Au début de l’année, j’avais lu un thriller étonnant : L’Insigne du Boiteux de Thierry Berlanda. Et pour mon plus grand bonheur, est sorti le deuxième opus de cette trilogie : La Fureur du Prince. Et le charme a encore agi.

Dans le premier livre (qui peut se lire seul sans frustration), on découvre un tueur intelligent, sanglant et psychopathe, fils d’une famille noble arabe : le Prince. Son truc, c’est de tuer et de hacher menu des mères devant leur jeune fils. Ambiance. Heureusement, le commandant Falier, avec l’aide du professeur Bareuil (personnage doué et détestable) et de Jeanne Lumet (une ancienne élève du professeur, restée en très mauvais terme avec lui), a réussi le faire enfermer après toutes les horreurs qu’il a commises. Je résume de façon très partielle, mais c’est seulement pour vous replacer quelques points afin de mieux comprendre le roman qui suit.

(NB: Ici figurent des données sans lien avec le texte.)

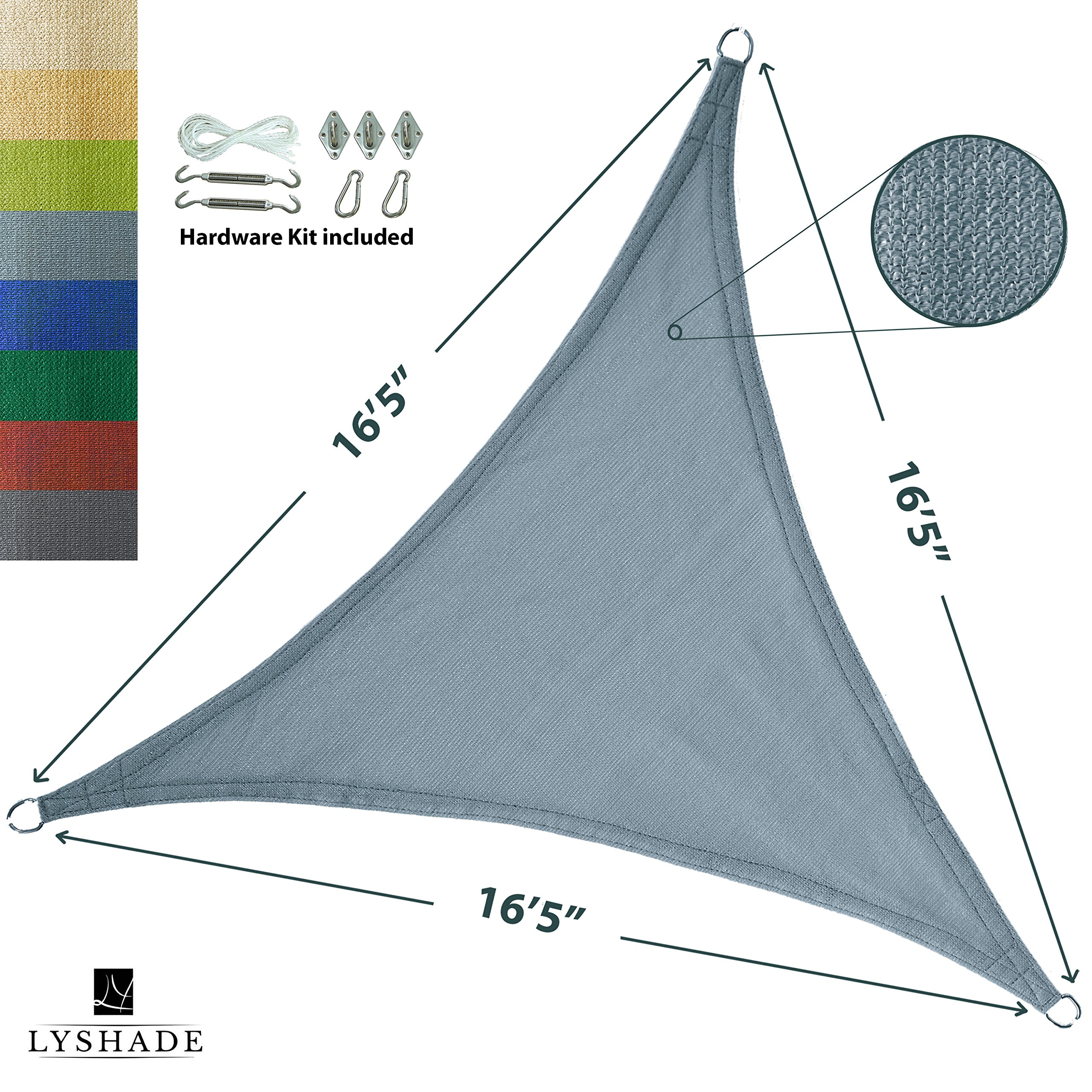 LyShade 16'5'' x 16'5'' x 16'5'' Triangle Sun Shade Sail Canopy with Stainless Steel Hardware Kit (Cadet Blue) - UV Block for Patio and Outdoor by LyShade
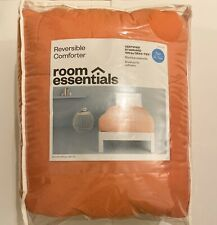 Reversible Microfiber Comforter Room Essentials XL/Twin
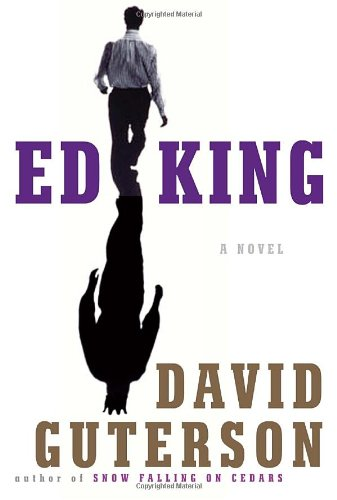 Image of Ed King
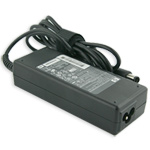HP Compaq 90W Smart-pin AC Adapter 463553-001, 463955-001 - HP Compaq 90W Smart-pin AC Adapter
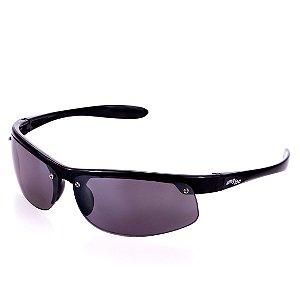 Óculos de Sol Amy Loo Esportivo Preto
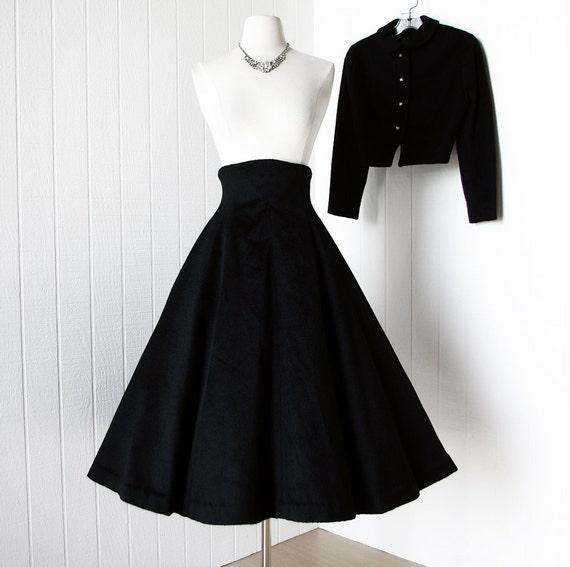 vintage 1950's dress ...exquisite HIGH WAIST black wool 2pc dress skirt jacket suit worn to jfk inauguration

Car à mon grand regret, ce deuxième livre ne permet pas complètement de prendre la lecture en cours de route. Il y a quelques éléments manquants pour tout comprendre sans avoir lu auparavant L’Insigne du Boiteux. C’est faisable, mais pas l’idéal. Bref, petite déception sur ce point. Un petit rappel dans les premières pages n’auraient pas été de trop, d’autant plus que l’histoire nous plonge directement dans la vie des différents personnages.

[Si vous ne voulez pas vous spoiler du tout le premier opus, il ne vaut mieux pas lire ce qui suit.] Avec un titre pareil, on se doute bien que le Prince est de retour, et qu’il n’est pas content du tout. Après quelques magouilles administratives, il ne va pas en prison comme prévu, mais en hôpital psychiatrique. Un endroit sur-protégé et surveillé conçu exprès pour lui. Mais le prendre pour un malade est peut-être la faiblesse de trop. Cela ne suffit pas à le retenir, et cet homme finit par s’échapper. Mais il est peu probable qu’il y soit arrivé seul : qui l’a aidé ? Dans quel but ? A peine échappé, il commence déjà à tuer, il faut l’arrêter. Pour se dresser sur sa route, Falier reprend du service tant bien que mal, accompagné d’une Jeanne Lumet aussi terrifiée que déterminée et de Bareuil qui a un étrange comportement avec elle.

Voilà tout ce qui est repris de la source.